_Listed entries_
● ● ●

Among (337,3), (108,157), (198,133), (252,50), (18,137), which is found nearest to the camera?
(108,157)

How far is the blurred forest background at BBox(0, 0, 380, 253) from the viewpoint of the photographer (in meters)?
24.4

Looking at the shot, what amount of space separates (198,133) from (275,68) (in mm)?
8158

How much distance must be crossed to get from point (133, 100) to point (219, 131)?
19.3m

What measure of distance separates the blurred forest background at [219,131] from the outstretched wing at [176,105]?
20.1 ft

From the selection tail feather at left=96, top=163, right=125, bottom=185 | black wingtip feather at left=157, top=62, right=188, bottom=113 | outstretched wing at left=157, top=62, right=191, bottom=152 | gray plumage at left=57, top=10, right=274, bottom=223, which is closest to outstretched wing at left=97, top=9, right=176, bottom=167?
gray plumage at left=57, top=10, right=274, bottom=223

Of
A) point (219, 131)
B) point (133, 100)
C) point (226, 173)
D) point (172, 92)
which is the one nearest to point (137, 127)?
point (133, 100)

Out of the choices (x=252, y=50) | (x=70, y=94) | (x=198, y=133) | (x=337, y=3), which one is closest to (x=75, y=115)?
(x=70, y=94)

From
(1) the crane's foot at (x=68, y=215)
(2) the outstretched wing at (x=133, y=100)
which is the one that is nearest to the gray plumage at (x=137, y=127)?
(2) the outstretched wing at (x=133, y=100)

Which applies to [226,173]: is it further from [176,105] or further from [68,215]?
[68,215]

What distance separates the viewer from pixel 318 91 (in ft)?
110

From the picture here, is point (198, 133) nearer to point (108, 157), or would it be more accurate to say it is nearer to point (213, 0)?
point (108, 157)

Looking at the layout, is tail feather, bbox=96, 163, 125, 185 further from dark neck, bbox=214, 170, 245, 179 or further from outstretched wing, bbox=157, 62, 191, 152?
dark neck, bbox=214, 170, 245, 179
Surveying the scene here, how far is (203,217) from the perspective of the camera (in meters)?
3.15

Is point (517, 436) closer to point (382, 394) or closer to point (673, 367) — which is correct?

● ● ●

_What the exercise asks_
All the data must be duplicated exactly, with nothing added or removed.

_Task solution_
Among (337,3), (108,157), (198,133), (252,50), (18,137), which is found nearest to the camera?
(108,157)

How far is the blurred forest background at BBox(0, 0, 380, 253) from the viewpoint of the photographer (in meters)?
24.4

Looking at the shot, what amount of space separates (198,133) from (275,68) (in mm)?
8158

How much distance must be crossed to get from point (133, 100) to point (219, 131)?
19.3m

What measure of distance separates the blurred forest background at [219,131] from the outstretched wing at [176,105]?
20.1 ft

From the selection tail feather at left=96, top=163, right=125, bottom=185 | black wingtip feather at left=157, top=62, right=188, bottom=113 | outstretched wing at left=157, top=62, right=191, bottom=152 | gray plumage at left=57, top=10, right=274, bottom=223, which is closest to outstretched wing at left=97, top=9, right=176, bottom=167?
gray plumage at left=57, top=10, right=274, bottom=223

Of
A) point (219, 131)
B) point (133, 100)
C) point (226, 173)
D) point (172, 92)
which is the one nearest to point (137, 127)?
point (133, 100)

Out of the choices (x=252, y=50) | (x=70, y=94) | (x=198, y=133) | (x=337, y=3), which one is closest to (x=75, y=115)?
(x=70, y=94)

From
(1) the crane's foot at (x=68, y=215)
(2) the outstretched wing at (x=133, y=100)
which is the one that is nearest to the gray plumage at (x=137, y=127)?
(2) the outstretched wing at (x=133, y=100)

Which applies to [226,173]: is it further from [176,105] or further from [68,215]?
[68,215]

What distance separates the viewer from pixel 318 91 (in ft)?
110

From the picture here, is point (198, 133) nearer to point (108, 157), or would it be more accurate to say it is nearer to point (213, 0)?
point (108, 157)

Looking at the layout, is tail feather, bbox=96, 163, 125, 185 further from dark neck, bbox=214, 170, 245, 179 or further from outstretched wing, bbox=157, 62, 191, 152?
dark neck, bbox=214, 170, 245, 179
Surveying the scene here, how far is (203,217) from the perspective of the camera (in meters)?
3.15

Is point (517, 436) closer to point (382, 394) or closer to point (673, 367) — which is correct?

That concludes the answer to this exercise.